Where: Home, again
Trip Date: Every Day
Well, I didn’t get power back at my house until this past Sunday; a week after Irma came through. I never realized how nice air circulation was until I lived in a house with two dogs, three cats, and two other people who were unable to take a shower. It was an incredibly long week. To add insult to injury, my car decided to die this weekend as well. So for yet another week I am unable to travel. I have been trying to make it to Wilmington, North Carolina for the past three weeks, but that obviously hasn’t worked out yet. I can promise, however, that next week I will get back to my normal format, wherever the location may be.
Last week I showed you some of my old travel sketches. So I thought this week might be a good time to share a little more of my process. It is not an incredibly involved or very unique process, but you may find it interesting nonetheless.
For my finished artwork I usually use higher quality materials—nib pens, illustration board, etc…—but for sketching I like to keep it simple, and obviously I have to be able to fit at least some of what I need in my pockets.
As far as pencils go, I’m not picky. I tend to use a regular old mechanical pencil. For inking my sketches I prefer Micron pens. They are relatively cheap, and easily replaceable. Specifically I use the Micron size 01 for line-work, and a Pigma Graphic pen for larger areas of black.
Since I am rather hard on my brushes, I usually rely on cheaper packs with synthetic bristles. I favor round brushes of various sizes, but flats are very good for backgrounds and larger washes.
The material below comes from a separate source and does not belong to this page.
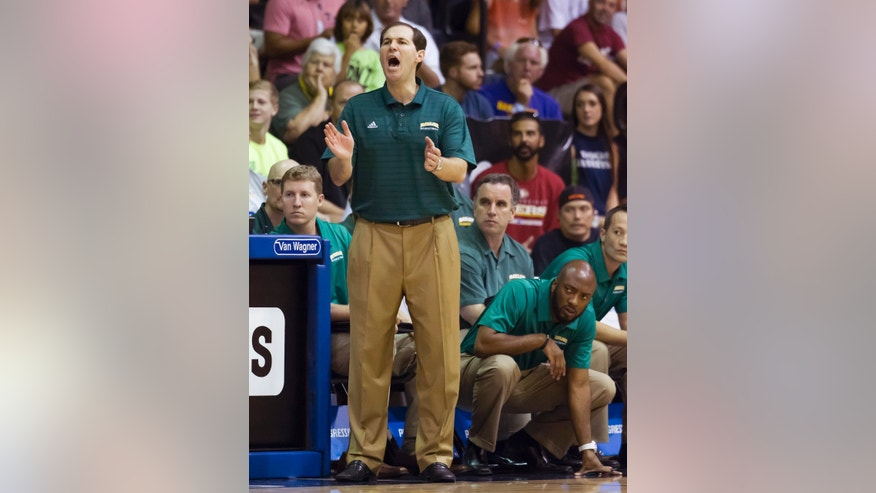 Baylor head coach Scott Drew shouts instructions to his team in the first half of an NCAA college basketball game at the Maui Invitational on Wednesday, Nov. 27, 2013, in Lahaina, Hawaii. (AP Photo/Eugene Tanner)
Now, a lot of people think I paint with watercolor, and that is an easy mistake to make. I actually do my painting in acrylic inks. They are a bit more opaque than watercolors, but they are completely waterproof once they dry. I have never been very good at color; I’ve always been better at—or more comfortable with—drawing in black and white. But through lots—and I mean lots—of practice I have learned to mix nearly any color I need with only seven different colors of ink: Brilliant Yellow, Process Magenta, Flame Red, Turquoise, Prussian Blue, Sap Green, and Burnt Umber. A limited palette just makes it easier on my brain.
I do all of my sketches in Moleskine watercolor notebooks. Any sketchbook with watercolor paper will do, but I find the texture of the Moleskine paper works best for my combination of pen drawing and wet on wet painting. They are also a nice compact size that is easy to travel with. Plus they just look classy (no, art is not free of vanity).
When I can, I try to do at least an initial pen sketch on location—I find sketches tend to feel more lively and spontaneous when done in person rather than from a photo. But, of course, that is not always possible: time can be limited, weather can change, bugs can attack. But either way, every sketch begins with reference—in person or with a photo. (I will use a sketch from This article from a few weeks ago as an example.)
Depending on the complexity of the drawing I may begin with a quick pencil sketch to block in major shapes and feel out the composition. Other times I throw caution to the wind and go straight at it with the pen.
Once I have most of the pen-work finished I move on to the painting. This part I have to do in my studio, as seven bottles of liquid ink do not travel into the field well. I begin with a loose first layer of ink, letting some of the colors bleed together. I don’t worry about this layer looking to neat, blended colors make the image more unified. After that has dried, I then go back with more saturated colors to define the shapes and values.
And since I am using opaque inks, after I have completed the painting stage, I go back with my pens and touch up any of my line-work that may be trying to disappear.
This whole process can take anywhere from half an hour to a couple of hours depending on how complex the drawing and how obsessive I am being. Once it is all finished, I go have a snack.